Spatially Resolved Doping Profiles of In-situ and Ex-situ Doped Nanowires
Speaker: Iddo Amit, Tel Aviv University, Department of Physical Electronics
Department: Electrical Engineering
Location: Engineering Quadrangle, B418
Date/Time: Thursday, July 24, 2014, 11:00 a.m. - 12:00 p.m.
Semiconductor nanowire-based electronics offers the opportunity to achieve tight control over a precisely defined component, often comprised of the nanowire (NW) itself. This, in turn, enables the enhancement of the device performance. Currently, one of the main challenges facing the fabrication process of NW-based electronics is to obtain well-defined doping profiles which are crucial for the optimization of such devices.
However, the conventional doping mechanism, where dopants are introduced in-situ during growth, results in both axial and radial inhomogeneous doping profiles which stem from a surface doping mechanism known as vapor-solid (VS) doping. Moreover, at the interfaces between different types of doping, a region of diffuse boundaries is formed rather than an abrupt transition between the two segments.

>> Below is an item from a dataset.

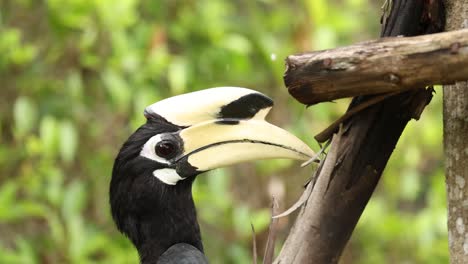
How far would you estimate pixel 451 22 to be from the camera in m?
1.65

We use quantitative Kelvin probe force microscopy (KPFM) and nano-probe scanning Auger spectroscopy to measure both the longitudinal and the radial doping distribution in doped Si nanowires (SiNWs). Our findings shed light on the underlying mechanisms that produce these inhomogeneities by studying P doping profiles of axially modulation-doped SiNWs. We find that both the VLS and the VS mechanisms result in radially inhomogeneous doping, specifically, a lightly doped core surrounded by a heavily doped shell structure. By designing a modulated doping profile, the effects of the two mechanisms can be distinguished. We also discuss the influence of the reservoir effect that significantly broadens the axial doping junctions.
These results are compared to measurements conducted on monolayer contact doped (MLCD) NWs. This ex-situ doping process takes advantage of the precision of electron beam lithography as well as the selectivity and controllability of chemical monolayer formation to produce tailor-made doping profiles by post-growth incorporation of doping atoms through the surface.